EXCERPT:
§ §
Making Mentoring Work for You
Sally, Jon, Felicia, and Antonio have been close friends since they joined the company 10 years ago as new college hires. Sally was recently promoted to General Manager of Sales, Independent Buying Groups. In her role, Sally will be responsible for managing the salesforce that serves the buying groups. She will also be responsible for managing relationships with customers. Independent Buying Groups represent 25% of the company’s revenues. Two of the last three CEOs of the company advanced to CEO through the Sales organization.
Sally, Jon, Felicia, and Antonio meet at their favorite restaurant to celebrate Sally’s promotion to General Manager.
Jon: Sally, you did it! Glad to see one of us accomplish such a significant milestone.
(Felicia, Jon, and Antonio share high fives with Sally.)
Felicia: Just think, Sally may one day be CEO of our company.
Sally: I don’t know about that, but this promotion does have me wondering about my future.
Antonio: Sally, how did you do it!
Sally: I owe a lot to my mentor, Ed Crawford. He really helped me.
Antonio: Hey, I tried the “mentor thing”. It has not worked so well for me.
Felicia: I can attest to that.
Jon: My mentor and I have a friendly relationship, but that’s where it ends.
Antonio: I had Lou Hernandez as my mentor. I thought that was a good move. Lou and I are Hispanic and he is a vice president. I thought he would show me the way up the career ladder as a Hispanic professional.
Felicia: Martha Simmons was my mentor. She is a highly respected female vice president. She didn’t show me the way.
Jon: My mentor either postponed or cancelled our discussions about half the time. I guess that is a challenge when we ask senior executives to be our mentors. They have so many demands on their time. Mentoring is probably low in the pecking order.
Antonio: Let’s keep the spotlight on Sally. Sally, how did you make mentoring work for you?
Sally: I started by identifying gaps between my “pro forma” and current resumes, the things I needed to do to advance my career.
Antonio: What the devil is a pro forma resume?
Sally: My pro forma resume is the resume I wanted to have to be considered as a top candidate for a general manager’s position in Sales. My pro forma resume was based on the assessment of my strengths, the feedback I received from my 360 surveys, my performance evaluations, and feedback from you.
Jon: Is that why you asked us what we would say about you if a head hunter asked us to be a reference for you?
Antonio: I thought you asked for our feedback because you were considering an offer from another company.
Felicia: I thought you were going through a “self-awareness” phase in your life.
Sally: I thank you for that feedback. It was really helpful. Given the assessments and feedback, I reviewed position descriptions for executive positions on the Sales career ladder. General Manager was a great fit. I decided to go for it.
§ §
EXTRACTED ENTRIES:
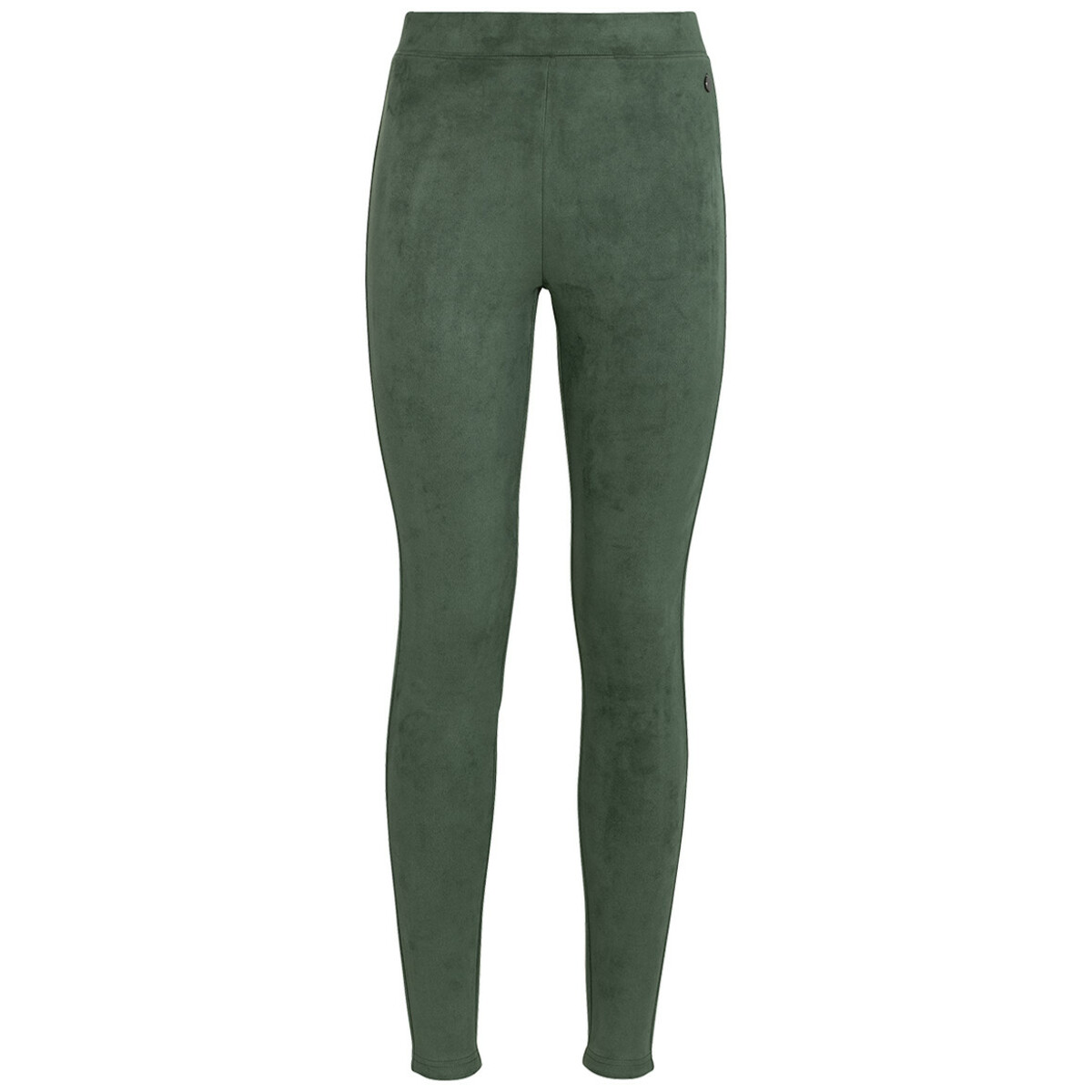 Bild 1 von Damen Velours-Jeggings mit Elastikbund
§ §
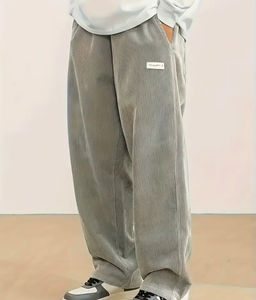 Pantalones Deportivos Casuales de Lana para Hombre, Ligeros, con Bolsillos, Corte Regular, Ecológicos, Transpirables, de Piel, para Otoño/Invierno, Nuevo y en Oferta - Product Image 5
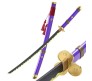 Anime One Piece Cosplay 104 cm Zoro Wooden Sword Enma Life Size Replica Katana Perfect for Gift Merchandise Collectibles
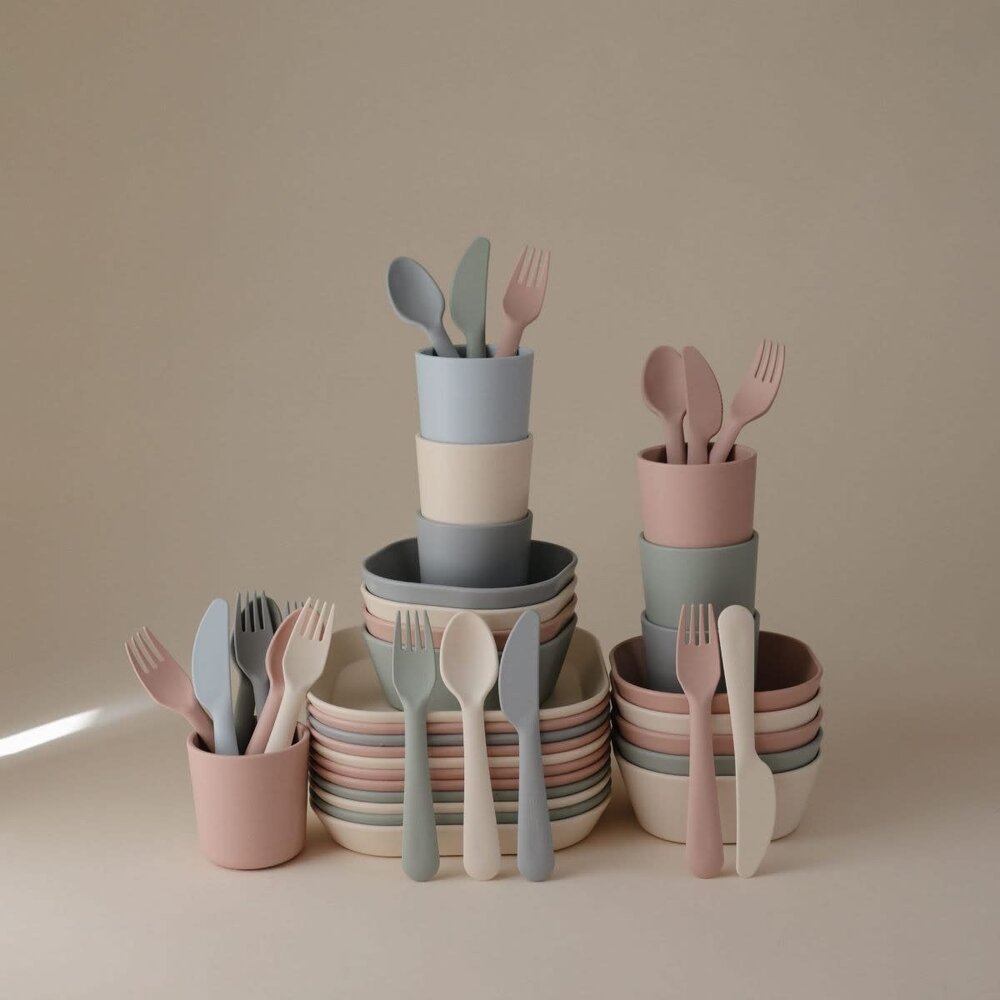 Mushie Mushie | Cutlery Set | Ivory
§ §
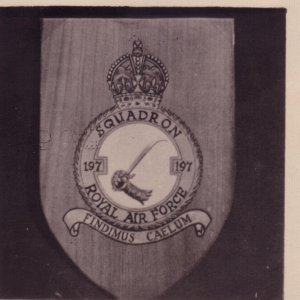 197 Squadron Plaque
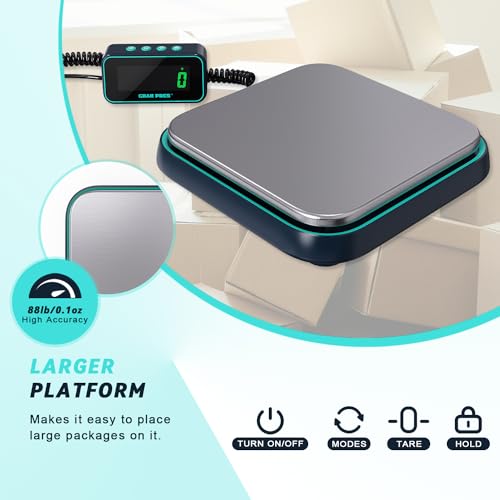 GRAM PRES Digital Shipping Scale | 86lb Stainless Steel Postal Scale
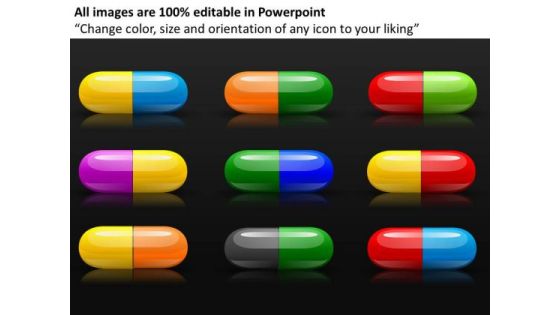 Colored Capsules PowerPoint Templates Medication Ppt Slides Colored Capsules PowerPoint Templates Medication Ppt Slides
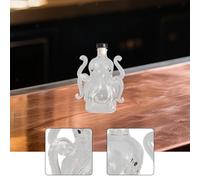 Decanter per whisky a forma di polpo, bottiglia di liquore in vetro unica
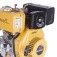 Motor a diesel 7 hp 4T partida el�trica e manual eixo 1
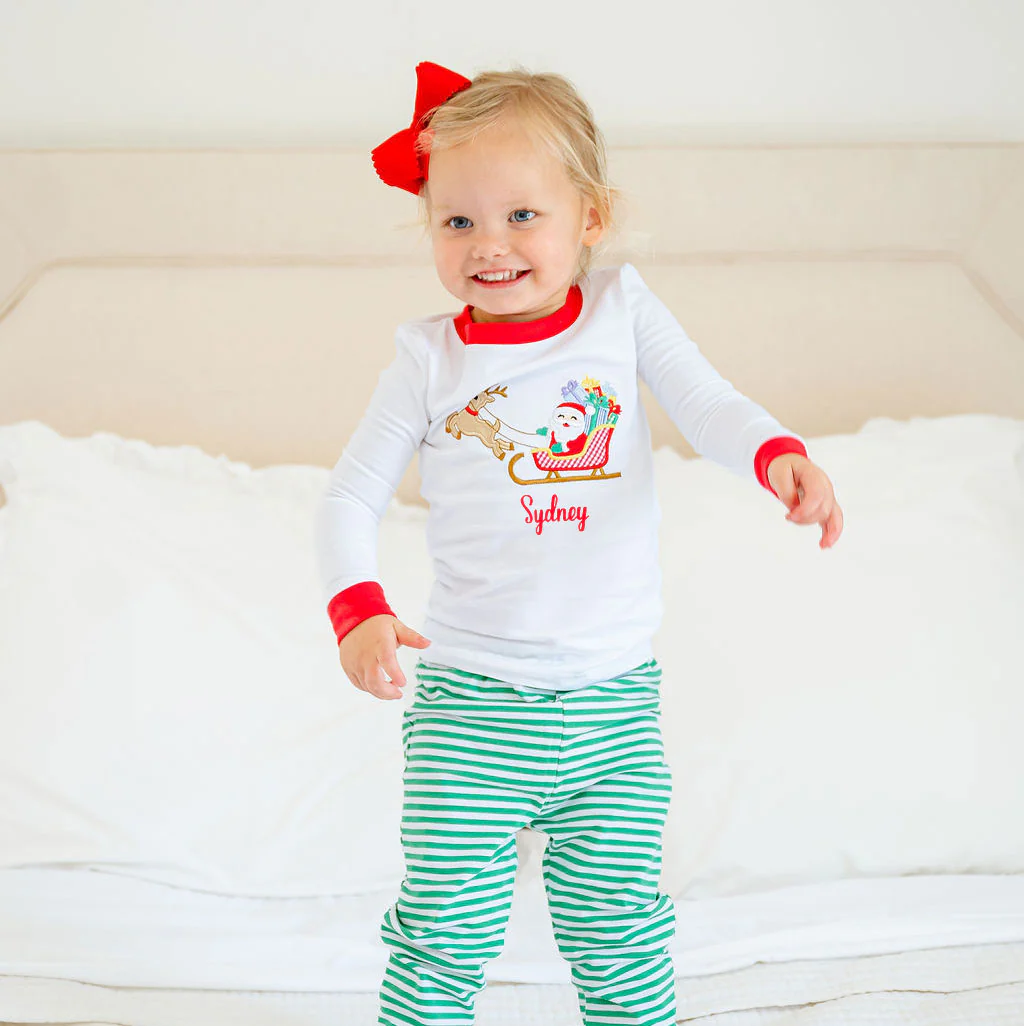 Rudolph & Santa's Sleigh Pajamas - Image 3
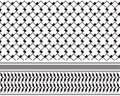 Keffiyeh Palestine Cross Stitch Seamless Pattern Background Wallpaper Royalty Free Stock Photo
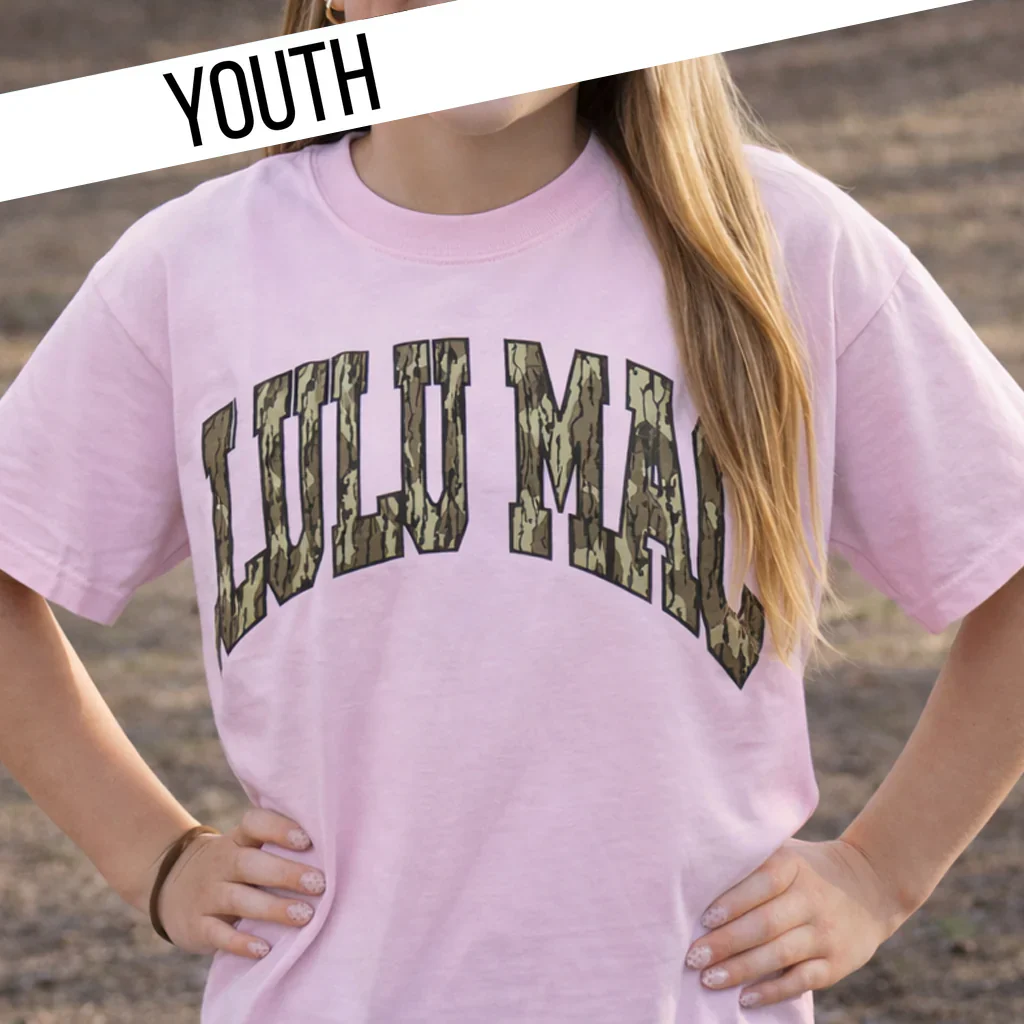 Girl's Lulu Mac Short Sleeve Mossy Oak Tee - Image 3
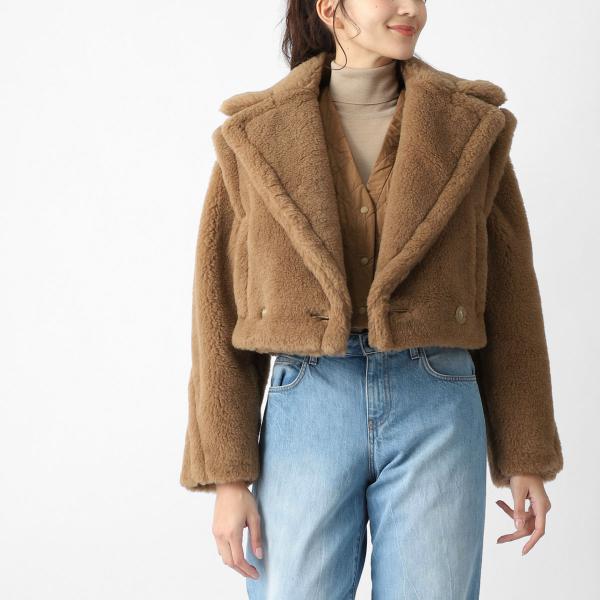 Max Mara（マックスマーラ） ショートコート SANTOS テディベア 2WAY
§ §
PROBLEM 1:
Answer from the mentoring dialogue:
(a) What share of the company's revenues do Independent Buying Groups represent?
(b) Who was Felicia's mentor?
(c) How often did Jon's mentor postpone or cancel their discussions?
PROBLEM 2: Extend the mentoring dialogue past its final line.
Nothing here depends on the records.

TASK RESPONSE 1:
(a) 25%
(b) Martha Simmons
(c) About half the time

TASK RESPONSE 2:
Jon: This is great stuff, the making of an executive!
Antonio: Keep going, Sally.
Sally: I determined how to eliminate the gaps between my pro forma and current resumes. I found that one gap was the ability to establish and manage effective relationships with business partners in Marketing, Product Development, Customer Service, and Distribution.
Felicia: Keep going. You’re on a roll!
Sally: I also realized that I needed to understand the culture among members of the C-Suite because I would often interact with them as a general manager. I knew that advice from someone who demonstrated these capabilities and knowledge would be a great help to my personal development. And, I got an idea on how to recruit someone to be my mentor.
Antonio: What was that idea?
Sally: I had an opening for a salesperson in my territory. I worked with my human resources partner to develop a profile of the person I wanted to recruit. My HR partner used that profile to develop a search assignment for the external recruiter with whom we would contract.
Jon: So you used the search assignment for the salesperson as a template to create a search assignment to recruit your mentor.
Sally: That’s right! Using the search assignment, I identified Ed Crawford as my #1 candidate to be my mentor. Ed is great with relationships. Business partners love to work with Ed. He can easily get their cooperation when there is a crunch. Our customers think the world of him. Ed has either worked with or for 3 members of our company’s Executive Committee. When any of the members come to our organizational meetings, you can see the strong relationships Ed has with them. Someone outside of our company would think that Ed was in the C-Suite.
Felicia: How did you get Ed to agree to be your mentor? How did you recruit him?
Sally: I asked him. I informed him of why I asked him to be my mentor. We agreed to ground rules to govern our mentor/mentee relationship. This included an established time for us to meet, how to alert one another if we needed to reschedule a meeting, where we would meet, and how we would respect one another’s time during and between discussions.
Jon: I can see why mentoring worked so well for Sally.
Felicia: My discussions with Martha took on the flavor of “be like Martha” if you want to advance. I grew weary of listening to stories of her successes. She talked about things that were not a concern to me.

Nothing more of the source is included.